Mark Cuban's drug startup: 2 years later

Two years after launching a company with a few dozen discounted generics, Mark Cuban's Cost Plus Drugs now offers more than 2,000 medications, partners with hundreds of independent and grocery chain pharmacies, and manufactures its own drugs. 

The idea for Cost Plus Drugs started with a cold email. Around 2020, then-radiologist and pharmaceutical company founder Alex Oshmyansky, MD, PhD, emailed Mr. Cuban, a billionaire investor and "Shark Tank" panelist. The two emailed for months about disrupting an industry that allowed a drug company to increase medicine prices more than 4,000% overnight. They also talked about circumventing pharmacy benefit managers — the drug pricing middlemen business that's dominated by six companies.

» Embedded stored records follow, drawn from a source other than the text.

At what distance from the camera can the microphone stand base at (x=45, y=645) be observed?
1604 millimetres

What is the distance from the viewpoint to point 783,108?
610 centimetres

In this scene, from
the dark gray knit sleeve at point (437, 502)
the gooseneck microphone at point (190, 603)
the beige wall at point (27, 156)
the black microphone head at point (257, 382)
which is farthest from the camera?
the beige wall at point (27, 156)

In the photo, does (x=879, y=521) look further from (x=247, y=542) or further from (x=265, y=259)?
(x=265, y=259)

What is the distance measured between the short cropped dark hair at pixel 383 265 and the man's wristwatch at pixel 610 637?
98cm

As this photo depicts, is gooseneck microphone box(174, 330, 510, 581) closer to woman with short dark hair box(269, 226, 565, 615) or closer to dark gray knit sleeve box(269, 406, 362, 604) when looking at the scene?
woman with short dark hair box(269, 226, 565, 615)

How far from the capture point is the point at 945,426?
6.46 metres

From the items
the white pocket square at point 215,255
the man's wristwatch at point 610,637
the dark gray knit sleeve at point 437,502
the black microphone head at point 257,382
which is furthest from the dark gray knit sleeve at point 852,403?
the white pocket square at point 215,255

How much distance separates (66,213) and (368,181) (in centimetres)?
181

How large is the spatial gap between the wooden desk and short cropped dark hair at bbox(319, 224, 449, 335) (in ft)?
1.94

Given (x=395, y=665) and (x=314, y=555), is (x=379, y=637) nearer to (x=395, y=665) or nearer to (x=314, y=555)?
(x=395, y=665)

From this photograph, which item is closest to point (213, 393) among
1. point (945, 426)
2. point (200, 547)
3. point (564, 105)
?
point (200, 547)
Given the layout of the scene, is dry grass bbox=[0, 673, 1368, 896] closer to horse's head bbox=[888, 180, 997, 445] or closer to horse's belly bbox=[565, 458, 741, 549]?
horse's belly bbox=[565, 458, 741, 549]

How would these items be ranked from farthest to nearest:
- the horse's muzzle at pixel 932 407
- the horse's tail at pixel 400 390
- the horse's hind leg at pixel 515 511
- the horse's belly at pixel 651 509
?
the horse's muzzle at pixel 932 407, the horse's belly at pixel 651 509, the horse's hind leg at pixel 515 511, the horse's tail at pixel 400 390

Dr. Oshmyansky and Mr. Cuban founded Mark Cuban Cost Plus Drug Co. with the plan to sell pharmaceuticals at their manufacturing price, plus a 15% markup, $3 pharmacy labor fee and free shipping. (The company now has a $5 labor fee and a $5 shipping fee.)

In January 2022, Cost Plus Drugs became an online pharmacy with a few dozen generics for sale. The company steadily increased its portfolio while trimming prices. In the two years since, Cost Plus Drugs has ended plans to sell insulin and build its own PBM, instead partnering with PBMs not part of the six that control 96% of the market. 

"People always ask, well why didn't somebody do this before? The reality is there's so much money there, it's hard not to be greedy," Mr. Cuban said on an NPR podcast in early 2022. "If you get to any scale at all, those PBMs will start throwing money at you and saying, 'Look, just play the game.'" 

He said he's not interested in the game. 

"I could make a fortune from this," Mr. Cuban said in late 2021. "But I won't. I've got enough money. I'd rather f— up the drug industry in every way possible."

Cost Plus Drugs has also penned collaborations and partnerships with about a dozen other companies, from a male fertility business to other mail-order pharmacies. Thousands of independent and grocery chain pharmacies have signed on to the Team Cuban Card, which enables patients to fill prescriptions for the manufacturing cost, plus a 15% markup, $8 dispensing fee and $1 processing fee. 

Other big pharmacy players, including CVS, UnitedHealth Group, Express Scripts and Blue Shield of California, are taking notice of the growing demand for transparent drug prices. 

In 2024, the pharmaceutical startup unveiled a marketplace specifically for hospitals and healthcare providers, and it secured its 21st brand-name drug and first health system partnership. Cost Plus Drugs also completed its $11 million drug manufacturing facility in Dallas — about a year after it planned to open — and the company said it will soon begin producing injectables in shortage.